In Bundesländern, in denen Horte grundsätzlich dem Schulwesen angegliedert sind oder wo eine Ganztagsbetreuung an der Schule organisiert wurde, liegen die Räumlichkeiten oft direkt an der Schule. Der nahe räumliche Kontakt soll eine gute punktuelle Zusammenarbeit zwischen dem Lehrpersonal und den pädagogischen Fachkräften fördern.
Offene Ganztagsschule
Der Übergang vom Hort zu offenen Ganztagsschulen, bei denen Sie als Eltern nur noch Mittagessen oder spezielle Freizeitangebote von externen Fachkräften (Ballett, Schauspielunterricht, Instrumentalunterricht) bezahlen müssen, ist inzwischen fließend.
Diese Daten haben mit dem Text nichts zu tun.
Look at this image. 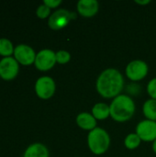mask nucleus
<instances>
[{
  "mask_svg": "<svg viewBox=\"0 0 156 157\" xmlns=\"http://www.w3.org/2000/svg\"><path fill=\"white\" fill-rule=\"evenodd\" d=\"M34 89L38 98L46 100L53 97L56 90V85L51 77L46 75L40 76L37 79Z\"/></svg>",
  "mask_w": 156,
  "mask_h": 157,
  "instance_id": "5",
  "label": "nucleus"
},
{
  "mask_svg": "<svg viewBox=\"0 0 156 157\" xmlns=\"http://www.w3.org/2000/svg\"><path fill=\"white\" fill-rule=\"evenodd\" d=\"M143 115L145 116L146 120L156 121V100L150 98L146 100L143 106Z\"/></svg>",
  "mask_w": 156,
  "mask_h": 157,
  "instance_id": "15",
  "label": "nucleus"
},
{
  "mask_svg": "<svg viewBox=\"0 0 156 157\" xmlns=\"http://www.w3.org/2000/svg\"><path fill=\"white\" fill-rule=\"evenodd\" d=\"M153 151H154V153L156 155V140L153 143Z\"/></svg>",
  "mask_w": 156,
  "mask_h": 157,
  "instance_id": "23",
  "label": "nucleus"
},
{
  "mask_svg": "<svg viewBox=\"0 0 156 157\" xmlns=\"http://www.w3.org/2000/svg\"><path fill=\"white\" fill-rule=\"evenodd\" d=\"M36 15L40 19H45L47 17H50V16L51 15V8L48 7L46 5L42 4V5H40L36 10Z\"/></svg>",
  "mask_w": 156,
  "mask_h": 157,
  "instance_id": "19",
  "label": "nucleus"
},
{
  "mask_svg": "<svg viewBox=\"0 0 156 157\" xmlns=\"http://www.w3.org/2000/svg\"><path fill=\"white\" fill-rule=\"evenodd\" d=\"M141 142H142V140L136 132L130 133L126 136V138L124 140V145L129 150H135L140 146Z\"/></svg>",
  "mask_w": 156,
  "mask_h": 157,
  "instance_id": "17",
  "label": "nucleus"
},
{
  "mask_svg": "<svg viewBox=\"0 0 156 157\" xmlns=\"http://www.w3.org/2000/svg\"><path fill=\"white\" fill-rule=\"evenodd\" d=\"M56 63V52L50 49H43L37 53L34 64L38 70L46 72L53 68Z\"/></svg>",
  "mask_w": 156,
  "mask_h": 157,
  "instance_id": "7",
  "label": "nucleus"
},
{
  "mask_svg": "<svg viewBox=\"0 0 156 157\" xmlns=\"http://www.w3.org/2000/svg\"><path fill=\"white\" fill-rule=\"evenodd\" d=\"M149 72L148 64L142 60H133L128 63L125 69L126 76L134 82H138L146 77Z\"/></svg>",
  "mask_w": 156,
  "mask_h": 157,
  "instance_id": "6",
  "label": "nucleus"
},
{
  "mask_svg": "<svg viewBox=\"0 0 156 157\" xmlns=\"http://www.w3.org/2000/svg\"><path fill=\"white\" fill-rule=\"evenodd\" d=\"M147 92L151 98L156 100V77L151 79L147 85Z\"/></svg>",
  "mask_w": 156,
  "mask_h": 157,
  "instance_id": "20",
  "label": "nucleus"
},
{
  "mask_svg": "<svg viewBox=\"0 0 156 157\" xmlns=\"http://www.w3.org/2000/svg\"><path fill=\"white\" fill-rule=\"evenodd\" d=\"M43 4L46 5L48 7L51 8H56L62 4V0H44Z\"/></svg>",
  "mask_w": 156,
  "mask_h": 157,
  "instance_id": "21",
  "label": "nucleus"
},
{
  "mask_svg": "<svg viewBox=\"0 0 156 157\" xmlns=\"http://www.w3.org/2000/svg\"><path fill=\"white\" fill-rule=\"evenodd\" d=\"M71 60V54L64 50L58 51L56 52V62L60 64H65Z\"/></svg>",
  "mask_w": 156,
  "mask_h": 157,
  "instance_id": "18",
  "label": "nucleus"
},
{
  "mask_svg": "<svg viewBox=\"0 0 156 157\" xmlns=\"http://www.w3.org/2000/svg\"><path fill=\"white\" fill-rule=\"evenodd\" d=\"M77 12L84 17H92L96 16L99 9V4L97 0H80L76 6Z\"/></svg>",
  "mask_w": 156,
  "mask_h": 157,
  "instance_id": "11",
  "label": "nucleus"
},
{
  "mask_svg": "<svg viewBox=\"0 0 156 157\" xmlns=\"http://www.w3.org/2000/svg\"><path fill=\"white\" fill-rule=\"evenodd\" d=\"M76 124L85 131H93L97 128V120L88 112H81L76 117Z\"/></svg>",
  "mask_w": 156,
  "mask_h": 157,
  "instance_id": "12",
  "label": "nucleus"
},
{
  "mask_svg": "<svg viewBox=\"0 0 156 157\" xmlns=\"http://www.w3.org/2000/svg\"><path fill=\"white\" fill-rule=\"evenodd\" d=\"M14 45L11 40L6 38L0 39V55L5 57H11V55L14 54Z\"/></svg>",
  "mask_w": 156,
  "mask_h": 157,
  "instance_id": "16",
  "label": "nucleus"
},
{
  "mask_svg": "<svg viewBox=\"0 0 156 157\" xmlns=\"http://www.w3.org/2000/svg\"><path fill=\"white\" fill-rule=\"evenodd\" d=\"M124 87L122 74L114 68L104 70L97 77L96 88L97 93L104 98H115L120 95Z\"/></svg>",
  "mask_w": 156,
  "mask_h": 157,
  "instance_id": "1",
  "label": "nucleus"
},
{
  "mask_svg": "<svg viewBox=\"0 0 156 157\" xmlns=\"http://www.w3.org/2000/svg\"><path fill=\"white\" fill-rule=\"evenodd\" d=\"M50 153L48 148L40 144V143H35L27 147V149L24 152L23 157H49Z\"/></svg>",
  "mask_w": 156,
  "mask_h": 157,
  "instance_id": "13",
  "label": "nucleus"
},
{
  "mask_svg": "<svg viewBox=\"0 0 156 157\" xmlns=\"http://www.w3.org/2000/svg\"><path fill=\"white\" fill-rule=\"evenodd\" d=\"M76 17V13L64 8H60L50 16L48 19V26L52 30H60L65 28L72 19H75Z\"/></svg>",
  "mask_w": 156,
  "mask_h": 157,
  "instance_id": "4",
  "label": "nucleus"
},
{
  "mask_svg": "<svg viewBox=\"0 0 156 157\" xmlns=\"http://www.w3.org/2000/svg\"><path fill=\"white\" fill-rule=\"evenodd\" d=\"M13 55L19 64L28 66L35 63L37 53L35 52L34 49L29 45L21 43L15 47Z\"/></svg>",
  "mask_w": 156,
  "mask_h": 157,
  "instance_id": "9",
  "label": "nucleus"
},
{
  "mask_svg": "<svg viewBox=\"0 0 156 157\" xmlns=\"http://www.w3.org/2000/svg\"><path fill=\"white\" fill-rule=\"evenodd\" d=\"M136 133L143 142H154L156 140V121L144 120L136 126Z\"/></svg>",
  "mask_w": 156,
  "mask_h": 157,
  "instance_id": "10",
  "label": "nucleus"
},
{
  "mask_svg": "<svg viewBox=\"0 0 156 157\" xmlns=\"http://www.w3.org/2000/svg\"><path fill=\"white\" fill-rule=\"evenodd\" d=\"M92 115L97 121H104L110 117L109 106L106 103H97L92 108Z\"/></svg>",
  "mask_w": 156,
  "mask_h": 157,
  "instance_id": "14",
  "label": "nucleus"
},
{
  "mask_svg": "<svg viewBox=\"0 0 156 157\" xmlns=\"http://www.w3.org/2000/svg\"><path fill=\"white\" fill-rule=\"evenodd\" d=\"M19 72V63L14 57H5L0 60V77L5 81L15 79Z\"/></svg>",
  "mask_w": 156,
  "mask_h": 157,
  "instance_id": "8",
  "label": "nucleus"
},
{
  "mask_svg": "<svg viewBox=\"0 0 156 157\" xmlns=\"http://www.w3.org/2000/svg\"><path fill=\"white\" fill-rule=\"evenodd\" d=\"M87 145L94 155H104L109 148L110 136L104 129L97 127L88 133Z\"/></svg>",
  "mask_w": 156,
  "mask_h": 157,
  "instance_id": "3",
  "label": "nucleus"
},
{
  "mask_svg": "<svg viewBox=\"0 0 156 157\" xmlns=\"http://www.w3.org/2000/svg\"><path fill=\"white\" fill-rule=\"evenodd\" d=\"M135 3L141 6H144V5H148L151 3V0H135Z\"/></svg>",
  "mask_w": 156,
  "mask_h": 157,
  "instance_id": "22",
  "label": "nucleus"
},
{
  "mask_svg": "<svg viewBox=\"0 0 156 157\" xmlns=\"http://www.w3.org/2000/svg\"><path fill=\"white\" fill-rule=\"evenodd\" d=\"M110 117L118 122L130 121L135 113V103L133 99L126 95H120L113 98L109 105Z\"/></svg>",
  "mask_w": 156,
  "mask_h": 157,
  "instance_id": "2",
  "label": "nucleus"
}]
</instances>
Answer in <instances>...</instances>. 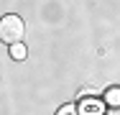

Das entspricht dem Ziel des Investitionsprogramms „Zukunft Bildung und Betreuung“ des Bundes, das Ganztagsangebot für Schulkinder in Deutschland auszubauen. Beispielsweise in München werden derzeit Grundschulen und auch immer mehr weiterführende Schulen auf (offenen) Ganztagsbetrieb umgestellt.
Auch die Landesregierung in Nordrhein-Westfalen baut Schritt für Schritt Ganztagsangebote und -schulen aus, um Bildungschancen zu erhöhen und die Vereinbarkeit von Familie und Beruf zu erleichtern. Zusätzliche Lehrer, Schulentwicklungs- und Jugendhilfeplanung, außerschulische Partner, Kinder, Jugendliche und Eltern kümmern sich um die konkrete Planung und Umsetzung.